Zuid-congreslid Preston Brooks verslaat woest Noord-senator Charles Sumner in de zalen van het Congres terwijl de spanningen over de uitbreiding van de slavernij toenemen.
Toen de controversiële wet van Kansas-Nebraska van 1854 werd aangenomen, werd de volkssoevereiniteit toegepast binnen de twee nieuwe gebieden en kregen mensen het recht om de slavenkwestie bij stemming te beslissen. Omdat de wet het compromis van Missouri van 1820 teniet deed, werd het debat over de slavernij geïntensiveerd. Noorderlingen waren woedend dat de slavernij weer kon opduiken in een gebied waar het al meer dan 30 jaar verboden was. Toen er geweld uitbrak in Kansas Territory, werd de kwestie centraal in het Congres. Op 19 mei begon Massachusetts Senator Charles Sumner, een fervent abolitionist, een tweedaagse toespraak op de senaatsvloer waarin hij de 'misdaad tegen Kansas' afsloeg en drie van zijn collega's bij naam de schuld gaf, een van wie'outh Carolina senator Andrew P. Butler was bejaard, ziek en afwezig in de procedure.
De neef van Butler, vertegenwoordiger Preston Brooks uit South Carolina, die een geschiedenis van geweld had, nam het op zich om de eer van zijn verwanten te verdedigen. Met de stok die hij gebruikte voor verwondingen die hij opliep tijdens een duel over een politiek debat in 1840, ging Brooks de senaatskamer binnen en viel Sumner aan op zijn bureau, dat aan de vloer was vastgebout. De benen van Sumner waren vastgemaakt aan het bureau, zodat hij niet kon ontsnappen aan het woeste slaan.

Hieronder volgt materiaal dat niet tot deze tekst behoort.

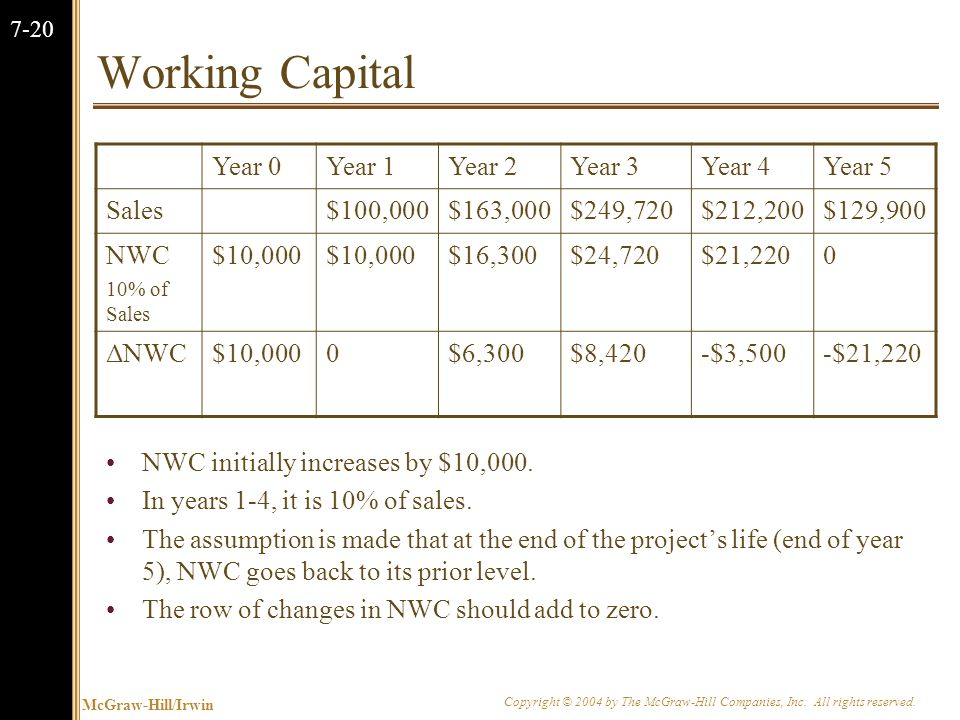 McGraw-Hill/Irwin Copyright © 2004 by The McGraw-Hill Companies, Inc. All rights reserved. 7-20 Working Capital Year 0Year 1Year 2Year 3Year 4Year 5 S
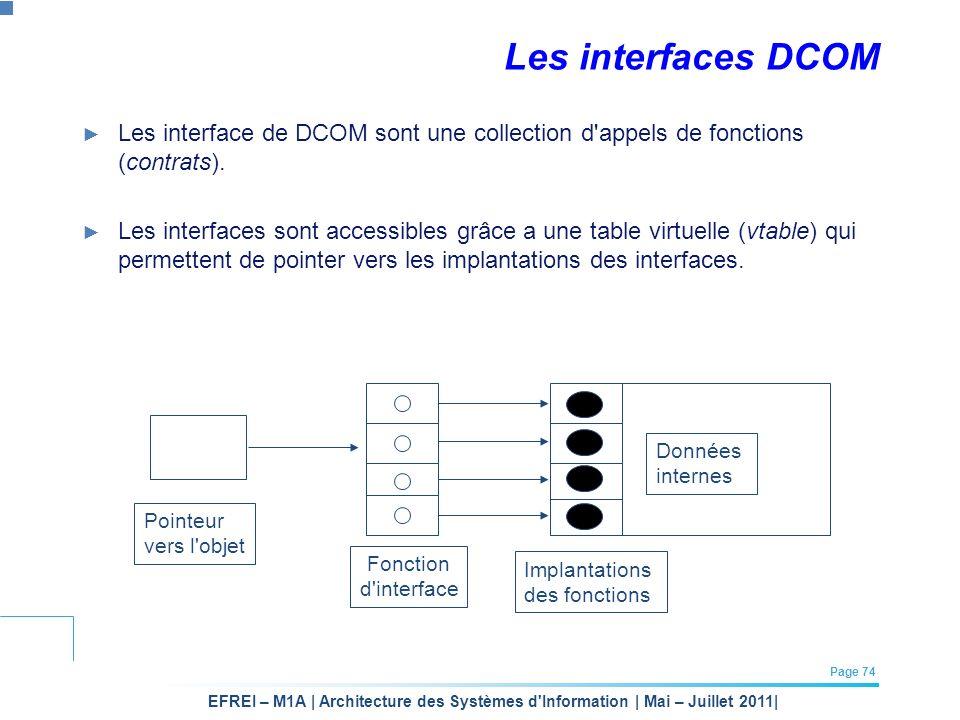 Les interfaces DCOM Les interface de DCOM sont une collection d appels de fonctions (contrats).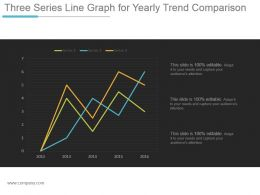 Three Series Line Graph For Yearly Trend Comparison Ppt Background Images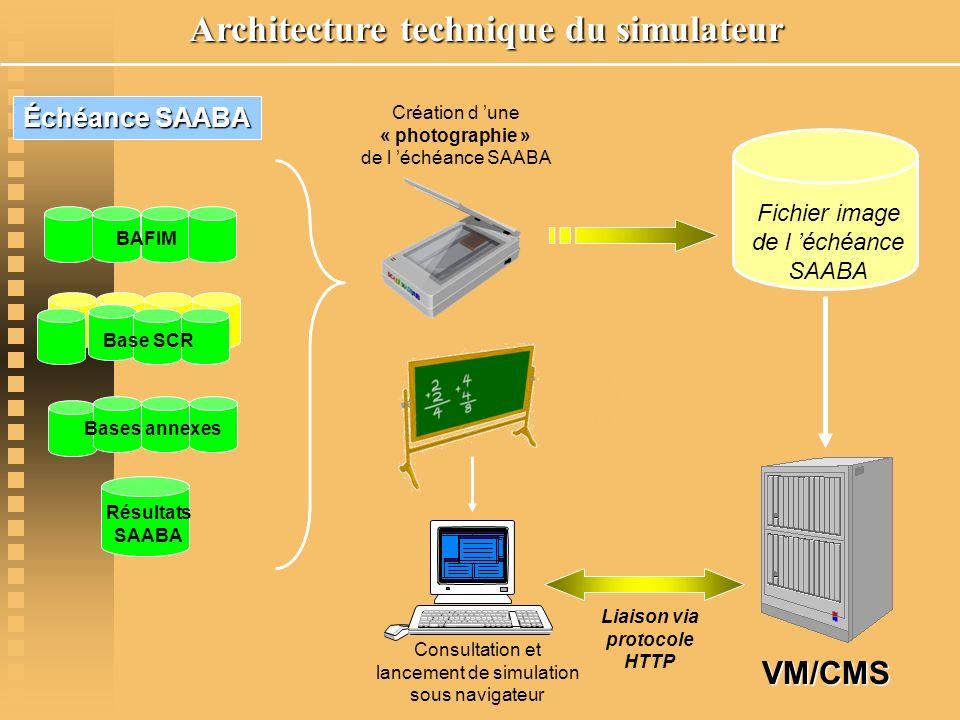 Création d une « photographie » de l échéance SAABA Échéance SAABA Résultats SAABA BAFIM Fichier image de l échéance SAABA Liaison via protocole HTTP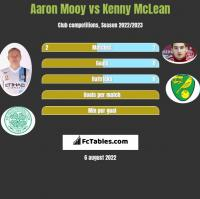 Aaron Mooy vs Kenny McLean h2h player stats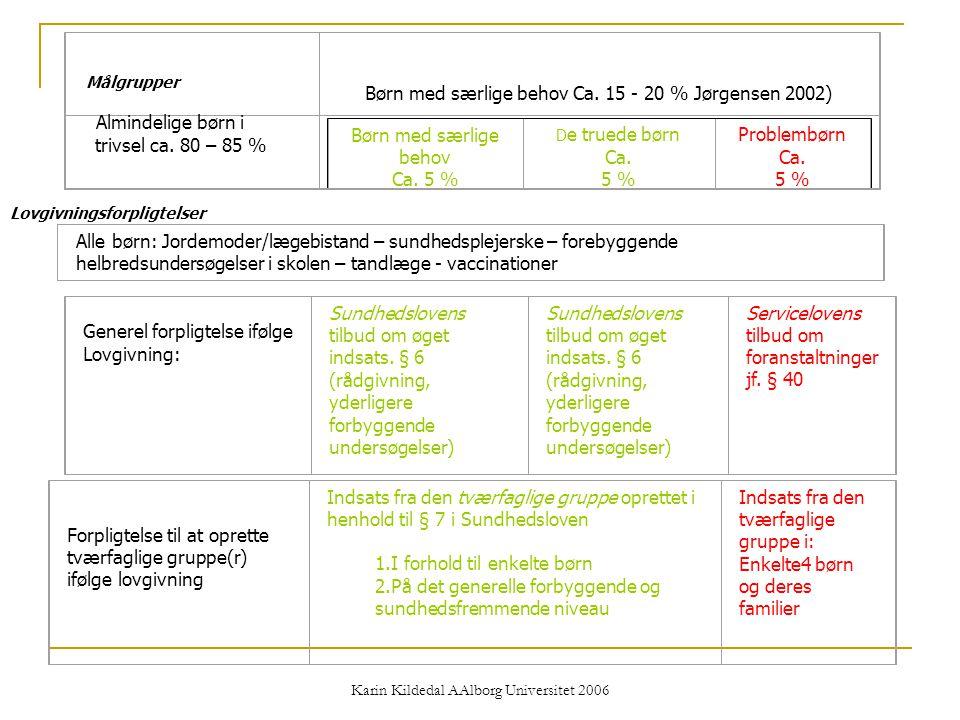 Børn med særlige behov Ca. 15 - 20 % Jørgensen 2002)
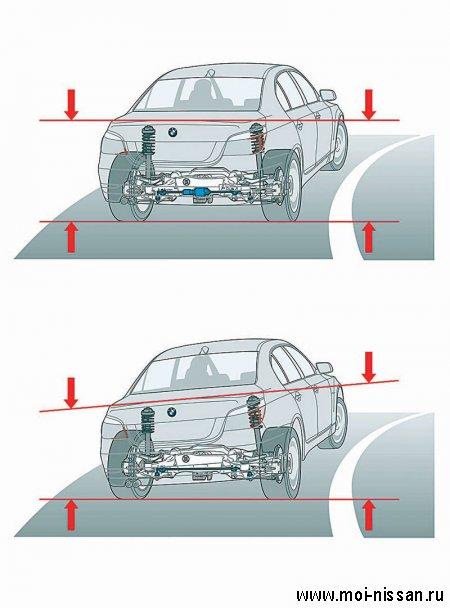 Элементы системы безопасности автомобиля: Dynamic Drive [  Активная подвеска  ]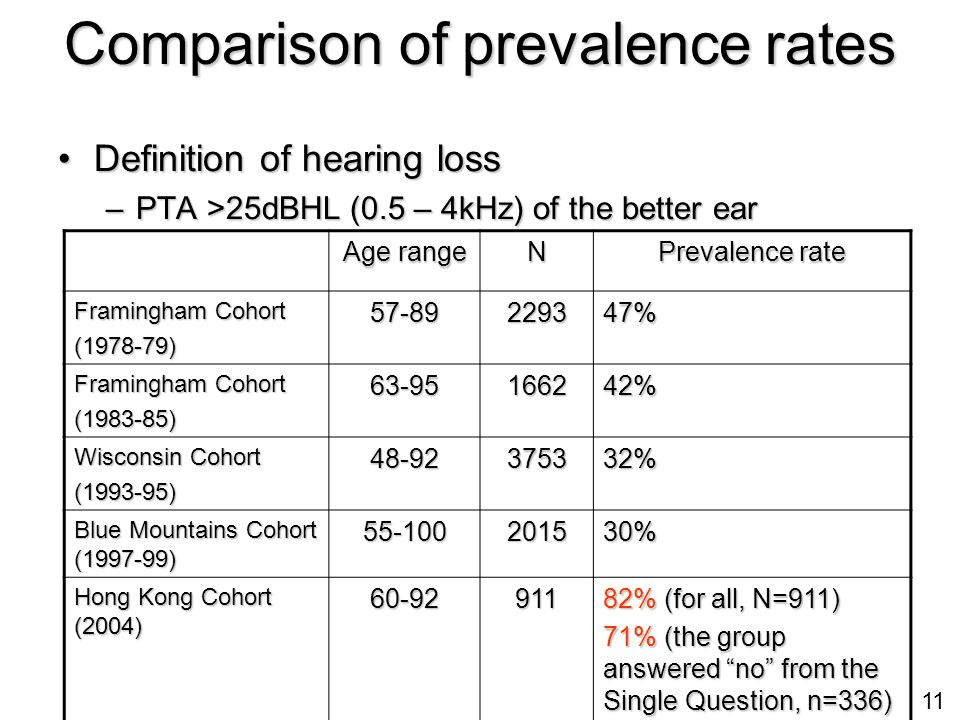 11 Comparison of prevalence rates Definition of hearing lossDefinition of hearing loss –PTA >25dBHL (0.5 – 4kHz) of the better ear Age range N Prevalence rate Framingham Cohort (1978-79)57-89229347% (1983-85) 63-95166242% Wisconsin Cohort (1993-95)48-92375332% Blue Mountains Cohort (1997-99) 55-100201530% Hong Kong Cohort (2004) 60-92911 82% (for all, N=911) 71% (the group answered no from the Single Question, n=336)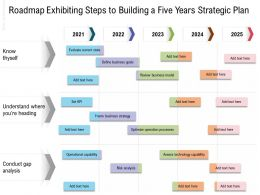 Roadmap Exhibiting Steps To Building A Five Years Strategic Plan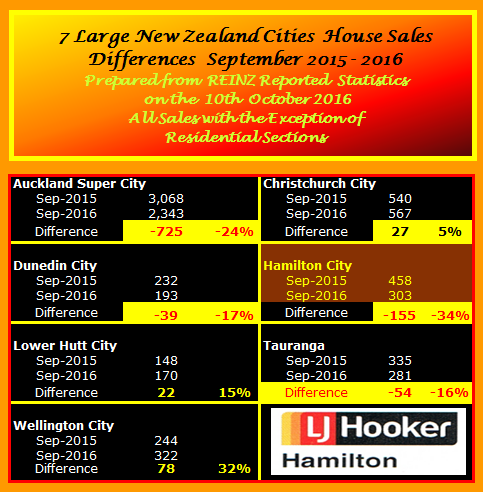 NZ Selected City Sales Comparison Summay September 2016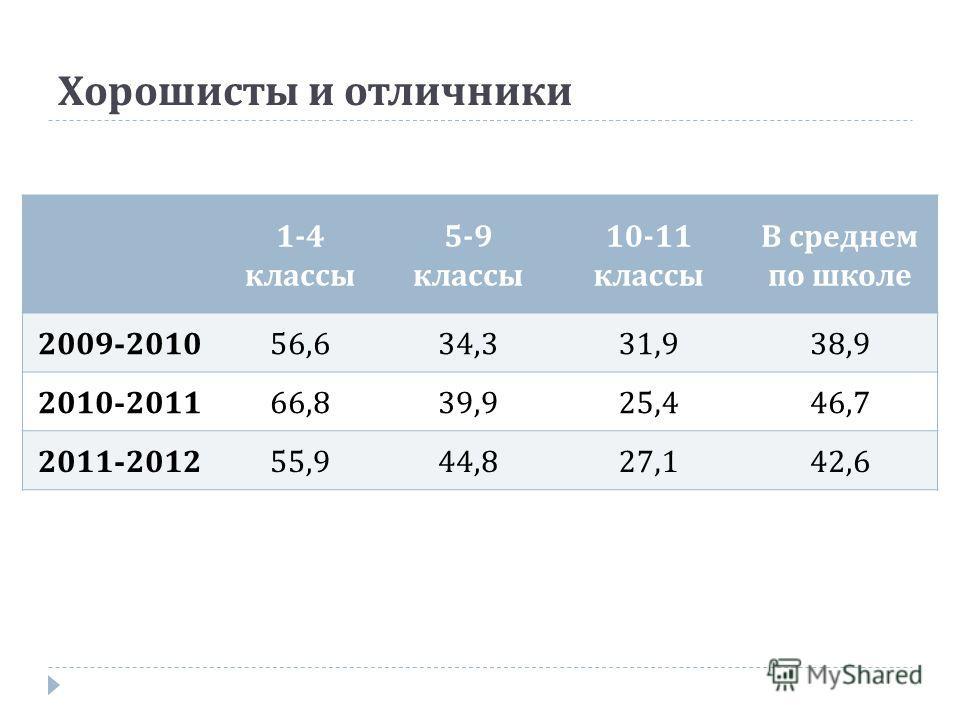 Хорошисты и отличники 1-4 классы 5-9 классы 10-11 классы В среднем по школе 2009-2010 56,634,331,938,9 2010-2011 66,839,925,446,7 2011-2012 55,944,827,142,6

Pas toen andere congresleden Brooks onderdrukten, ontsnapte Sumner eindelijk.
Brooks werd meteen een held in het Zuiden en supporters stuurden hem veel vervangende wandelstokken. Hij werd in het noorden belasterd en werd een symbool van de stereotypisch onbuigzame, compromisloze vertegenwoordiger van de slavenmacht. Het incident was een voorbeeld van de groeiende vijandigheid tussen de twee kampen in de vooroorlogse jaren.
Sumner keerde niet terug naar de Senaat gedurende drie jaar terwijl hij herstelde.